Osnabrück (ots) - Nerven nicht verlieren

Eine Krise, die Griechen wissen es am besten, markiert einen Scheideweg: Entweder die Chance auf Erneuerung wird ergriffen, oder die Katastrophe kommt. Letzteres wird bei den Rettungsversuchen des Euro umso wahrscheinlicher, je länger Deutschland und Frankreich ihrer Aufgabe als Führungsnationen nicht gerecht werden.
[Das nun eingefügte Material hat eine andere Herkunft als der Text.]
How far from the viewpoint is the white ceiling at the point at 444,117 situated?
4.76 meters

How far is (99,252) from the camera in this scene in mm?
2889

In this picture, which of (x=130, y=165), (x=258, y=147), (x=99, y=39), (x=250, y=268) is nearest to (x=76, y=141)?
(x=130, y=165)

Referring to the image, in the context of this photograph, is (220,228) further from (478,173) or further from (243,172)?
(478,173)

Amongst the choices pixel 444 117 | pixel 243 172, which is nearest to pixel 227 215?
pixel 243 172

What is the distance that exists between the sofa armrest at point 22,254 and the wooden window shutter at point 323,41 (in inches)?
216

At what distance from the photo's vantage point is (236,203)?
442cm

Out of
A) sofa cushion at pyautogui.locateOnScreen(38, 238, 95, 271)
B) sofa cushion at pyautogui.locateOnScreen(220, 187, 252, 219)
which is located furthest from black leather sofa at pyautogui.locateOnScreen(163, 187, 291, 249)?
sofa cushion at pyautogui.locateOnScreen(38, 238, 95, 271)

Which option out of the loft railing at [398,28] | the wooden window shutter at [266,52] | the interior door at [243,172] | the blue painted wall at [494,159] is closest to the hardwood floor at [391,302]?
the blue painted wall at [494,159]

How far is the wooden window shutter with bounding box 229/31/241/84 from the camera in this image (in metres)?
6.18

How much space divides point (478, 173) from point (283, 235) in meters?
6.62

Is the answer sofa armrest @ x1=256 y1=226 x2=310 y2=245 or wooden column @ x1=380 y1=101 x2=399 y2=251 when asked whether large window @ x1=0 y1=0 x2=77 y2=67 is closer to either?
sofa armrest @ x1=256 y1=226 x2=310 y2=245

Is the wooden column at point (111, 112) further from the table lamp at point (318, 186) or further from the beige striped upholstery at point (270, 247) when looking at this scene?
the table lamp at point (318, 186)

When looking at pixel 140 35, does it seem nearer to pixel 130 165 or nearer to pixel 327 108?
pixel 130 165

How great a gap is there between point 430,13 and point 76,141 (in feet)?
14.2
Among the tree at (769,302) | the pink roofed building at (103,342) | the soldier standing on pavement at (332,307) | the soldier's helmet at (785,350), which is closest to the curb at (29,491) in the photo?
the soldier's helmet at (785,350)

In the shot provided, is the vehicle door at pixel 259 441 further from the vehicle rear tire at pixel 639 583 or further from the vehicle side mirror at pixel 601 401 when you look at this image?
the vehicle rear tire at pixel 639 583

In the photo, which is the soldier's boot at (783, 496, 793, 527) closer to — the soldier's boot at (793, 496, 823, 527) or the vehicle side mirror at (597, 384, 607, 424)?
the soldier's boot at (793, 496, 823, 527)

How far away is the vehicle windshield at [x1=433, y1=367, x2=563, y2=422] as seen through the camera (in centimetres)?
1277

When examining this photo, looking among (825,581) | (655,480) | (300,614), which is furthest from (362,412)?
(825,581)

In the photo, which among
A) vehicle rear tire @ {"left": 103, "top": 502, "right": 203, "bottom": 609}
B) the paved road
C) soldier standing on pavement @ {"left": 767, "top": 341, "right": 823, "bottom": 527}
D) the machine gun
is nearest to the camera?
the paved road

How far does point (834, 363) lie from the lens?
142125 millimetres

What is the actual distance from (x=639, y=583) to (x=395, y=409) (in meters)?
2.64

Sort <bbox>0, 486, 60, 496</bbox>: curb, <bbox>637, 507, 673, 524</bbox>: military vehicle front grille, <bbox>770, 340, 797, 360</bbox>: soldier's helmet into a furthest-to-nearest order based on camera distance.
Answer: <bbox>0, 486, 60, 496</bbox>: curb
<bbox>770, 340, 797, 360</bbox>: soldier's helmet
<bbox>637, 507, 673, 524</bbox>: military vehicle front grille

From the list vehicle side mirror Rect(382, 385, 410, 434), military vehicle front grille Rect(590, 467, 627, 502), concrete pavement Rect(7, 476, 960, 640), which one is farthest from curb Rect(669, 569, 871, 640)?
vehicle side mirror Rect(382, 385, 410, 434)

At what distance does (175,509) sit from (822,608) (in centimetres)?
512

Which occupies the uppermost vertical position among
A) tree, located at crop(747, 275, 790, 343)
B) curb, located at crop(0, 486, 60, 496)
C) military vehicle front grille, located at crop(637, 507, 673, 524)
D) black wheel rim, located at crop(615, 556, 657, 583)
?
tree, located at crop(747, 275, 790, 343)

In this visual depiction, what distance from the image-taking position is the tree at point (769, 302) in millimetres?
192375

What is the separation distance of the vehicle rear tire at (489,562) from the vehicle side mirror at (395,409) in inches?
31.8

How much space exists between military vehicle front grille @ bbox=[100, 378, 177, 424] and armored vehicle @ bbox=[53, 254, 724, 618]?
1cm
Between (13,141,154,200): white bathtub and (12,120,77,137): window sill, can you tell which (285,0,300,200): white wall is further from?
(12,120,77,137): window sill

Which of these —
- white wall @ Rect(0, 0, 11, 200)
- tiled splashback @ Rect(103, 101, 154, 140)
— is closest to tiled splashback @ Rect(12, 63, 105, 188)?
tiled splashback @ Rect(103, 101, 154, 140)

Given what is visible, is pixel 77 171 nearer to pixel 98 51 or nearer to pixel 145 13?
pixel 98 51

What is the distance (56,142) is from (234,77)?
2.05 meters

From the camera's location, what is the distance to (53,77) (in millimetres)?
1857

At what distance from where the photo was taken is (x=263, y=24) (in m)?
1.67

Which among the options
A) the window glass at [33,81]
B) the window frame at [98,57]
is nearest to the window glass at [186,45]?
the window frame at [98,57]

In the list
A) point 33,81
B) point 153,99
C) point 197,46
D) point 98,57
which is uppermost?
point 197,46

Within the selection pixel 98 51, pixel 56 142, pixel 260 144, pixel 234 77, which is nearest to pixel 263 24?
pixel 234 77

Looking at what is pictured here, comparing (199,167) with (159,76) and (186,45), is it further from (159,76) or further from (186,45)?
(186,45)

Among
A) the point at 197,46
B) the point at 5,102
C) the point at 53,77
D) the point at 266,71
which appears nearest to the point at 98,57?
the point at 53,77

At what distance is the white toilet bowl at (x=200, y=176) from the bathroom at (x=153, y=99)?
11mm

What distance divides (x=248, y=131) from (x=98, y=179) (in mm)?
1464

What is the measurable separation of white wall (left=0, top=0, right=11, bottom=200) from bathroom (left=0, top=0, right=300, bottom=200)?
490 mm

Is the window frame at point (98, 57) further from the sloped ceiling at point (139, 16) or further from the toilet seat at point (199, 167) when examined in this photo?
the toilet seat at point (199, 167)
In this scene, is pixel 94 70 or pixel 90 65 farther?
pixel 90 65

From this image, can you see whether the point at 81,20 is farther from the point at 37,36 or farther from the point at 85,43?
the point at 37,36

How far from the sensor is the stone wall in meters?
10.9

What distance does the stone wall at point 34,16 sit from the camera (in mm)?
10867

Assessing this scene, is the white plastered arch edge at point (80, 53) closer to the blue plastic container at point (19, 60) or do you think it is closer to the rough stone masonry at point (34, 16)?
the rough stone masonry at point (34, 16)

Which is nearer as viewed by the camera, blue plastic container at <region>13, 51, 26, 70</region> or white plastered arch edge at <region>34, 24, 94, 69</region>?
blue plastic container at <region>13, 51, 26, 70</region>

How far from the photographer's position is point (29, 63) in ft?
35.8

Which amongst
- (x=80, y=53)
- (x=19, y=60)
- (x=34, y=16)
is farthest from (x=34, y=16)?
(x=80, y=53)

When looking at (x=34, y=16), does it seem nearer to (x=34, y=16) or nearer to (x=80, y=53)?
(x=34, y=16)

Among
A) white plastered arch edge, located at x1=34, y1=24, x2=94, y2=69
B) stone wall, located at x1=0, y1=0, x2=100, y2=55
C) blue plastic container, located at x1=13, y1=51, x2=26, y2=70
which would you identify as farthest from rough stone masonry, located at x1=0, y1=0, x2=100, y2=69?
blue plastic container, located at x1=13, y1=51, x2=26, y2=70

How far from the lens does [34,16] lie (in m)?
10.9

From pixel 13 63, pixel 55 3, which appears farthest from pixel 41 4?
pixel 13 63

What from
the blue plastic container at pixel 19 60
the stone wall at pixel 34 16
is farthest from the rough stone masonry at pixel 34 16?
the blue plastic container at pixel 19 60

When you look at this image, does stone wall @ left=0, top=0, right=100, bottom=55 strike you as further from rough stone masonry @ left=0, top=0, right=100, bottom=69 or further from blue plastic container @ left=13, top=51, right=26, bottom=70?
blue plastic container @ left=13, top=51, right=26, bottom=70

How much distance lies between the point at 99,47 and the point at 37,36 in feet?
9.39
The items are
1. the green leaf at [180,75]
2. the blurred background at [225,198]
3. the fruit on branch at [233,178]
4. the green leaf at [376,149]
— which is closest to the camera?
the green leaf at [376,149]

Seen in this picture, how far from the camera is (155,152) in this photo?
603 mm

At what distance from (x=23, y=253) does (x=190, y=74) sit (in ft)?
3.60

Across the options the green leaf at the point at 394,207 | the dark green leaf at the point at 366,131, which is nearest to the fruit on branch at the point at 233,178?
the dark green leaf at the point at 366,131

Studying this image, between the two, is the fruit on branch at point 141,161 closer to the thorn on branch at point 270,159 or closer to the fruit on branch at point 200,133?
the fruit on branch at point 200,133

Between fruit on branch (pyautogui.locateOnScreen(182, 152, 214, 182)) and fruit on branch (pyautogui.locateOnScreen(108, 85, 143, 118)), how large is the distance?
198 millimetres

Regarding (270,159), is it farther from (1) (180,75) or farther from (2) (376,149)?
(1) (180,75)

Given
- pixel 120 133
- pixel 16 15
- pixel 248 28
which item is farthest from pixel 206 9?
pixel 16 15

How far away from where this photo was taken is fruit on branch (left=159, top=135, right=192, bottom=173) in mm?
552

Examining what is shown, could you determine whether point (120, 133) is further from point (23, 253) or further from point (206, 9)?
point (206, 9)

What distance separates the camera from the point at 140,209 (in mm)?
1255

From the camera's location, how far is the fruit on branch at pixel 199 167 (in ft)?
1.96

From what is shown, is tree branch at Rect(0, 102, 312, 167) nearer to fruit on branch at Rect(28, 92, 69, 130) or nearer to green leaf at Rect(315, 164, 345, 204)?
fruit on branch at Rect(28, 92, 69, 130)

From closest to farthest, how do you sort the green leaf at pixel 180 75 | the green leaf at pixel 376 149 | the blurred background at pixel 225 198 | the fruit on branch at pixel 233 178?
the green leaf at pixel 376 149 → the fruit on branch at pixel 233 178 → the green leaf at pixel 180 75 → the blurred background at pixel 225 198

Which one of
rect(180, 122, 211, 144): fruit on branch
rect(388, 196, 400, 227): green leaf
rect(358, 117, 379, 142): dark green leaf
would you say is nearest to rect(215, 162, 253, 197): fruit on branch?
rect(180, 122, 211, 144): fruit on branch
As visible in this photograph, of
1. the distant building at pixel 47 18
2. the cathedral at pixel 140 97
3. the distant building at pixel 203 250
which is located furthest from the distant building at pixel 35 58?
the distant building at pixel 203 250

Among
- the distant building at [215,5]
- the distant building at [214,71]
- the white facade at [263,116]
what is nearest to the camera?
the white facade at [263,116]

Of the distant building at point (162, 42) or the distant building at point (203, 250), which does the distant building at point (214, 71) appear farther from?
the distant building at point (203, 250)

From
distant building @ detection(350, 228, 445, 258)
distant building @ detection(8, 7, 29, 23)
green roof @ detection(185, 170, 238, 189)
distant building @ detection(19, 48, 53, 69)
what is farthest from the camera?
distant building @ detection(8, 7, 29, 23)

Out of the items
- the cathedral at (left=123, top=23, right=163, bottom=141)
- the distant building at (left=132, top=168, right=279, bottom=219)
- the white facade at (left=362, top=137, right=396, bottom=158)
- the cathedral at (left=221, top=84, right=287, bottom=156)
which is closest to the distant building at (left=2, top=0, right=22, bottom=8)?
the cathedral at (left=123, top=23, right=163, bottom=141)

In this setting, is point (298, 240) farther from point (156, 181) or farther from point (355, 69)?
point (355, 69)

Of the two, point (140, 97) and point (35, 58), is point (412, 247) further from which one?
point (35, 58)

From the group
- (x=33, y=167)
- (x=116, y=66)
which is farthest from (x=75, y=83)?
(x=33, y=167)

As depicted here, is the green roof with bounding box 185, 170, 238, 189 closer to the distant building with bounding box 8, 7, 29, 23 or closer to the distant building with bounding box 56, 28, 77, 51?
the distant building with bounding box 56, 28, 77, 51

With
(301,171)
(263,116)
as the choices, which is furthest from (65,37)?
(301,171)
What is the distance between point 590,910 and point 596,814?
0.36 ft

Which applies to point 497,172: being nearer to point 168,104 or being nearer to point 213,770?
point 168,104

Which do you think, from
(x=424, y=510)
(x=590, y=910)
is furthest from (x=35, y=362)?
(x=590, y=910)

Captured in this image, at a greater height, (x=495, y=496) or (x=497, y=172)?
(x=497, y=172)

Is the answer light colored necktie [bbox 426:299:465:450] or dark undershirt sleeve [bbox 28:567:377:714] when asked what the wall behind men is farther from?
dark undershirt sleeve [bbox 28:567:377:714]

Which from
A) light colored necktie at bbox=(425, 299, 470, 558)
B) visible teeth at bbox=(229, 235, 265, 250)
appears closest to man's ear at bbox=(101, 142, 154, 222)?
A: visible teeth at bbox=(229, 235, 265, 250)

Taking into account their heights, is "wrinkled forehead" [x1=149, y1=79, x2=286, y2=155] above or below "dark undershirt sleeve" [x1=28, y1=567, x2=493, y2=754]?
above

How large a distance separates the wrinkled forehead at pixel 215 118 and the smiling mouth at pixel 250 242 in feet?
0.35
Drohte Präsident Sarkozy gar mit einem Ausstieg aus der Gemeinschaftswährung, wäre das unverantwortlich. Da helfen dann auch keine schwachen Dementis, da allein Gerüchte von dieser Dimension eine eigene Sprengkraft entwickeln. Ebenso kontraproduktiv sind Mahnungen von Deutsche-Bank-Chef Ackermann, Griechenland werde die Schuldenkrise nicht lösen können. Natürlich gibt es berechtigte Zweifel an der Leistungsfähigkeit von Athens Politik und Wirtschaft. Doch wer den Untergang wie Ackermann beschwört, wird ihn auch erhalten. Die Skepsis der internationalen Märkte wird dadurch nur vergrößert und das Ziel verfehlt, das Vertrauen der Bürger und Finanzakteure in die Gemeinschaftswährung zurückzugewinnen. Dazu bedarf es konkreter Schritte zum Schuldenabbau in den betroffenen Staaten in Südeuropa. Dabei müsste Deutschland eine Führungsrolle als Kontrolleur zukommen. Zudem wird eine glaubwürdige Strategie für Wachstum und Beschäftigung in Europa benötigt. Es gibt keinen Anlass, die Nerven zu verlieren. Ein schwächelnder Euro ist noch lange kein schwacher Euro.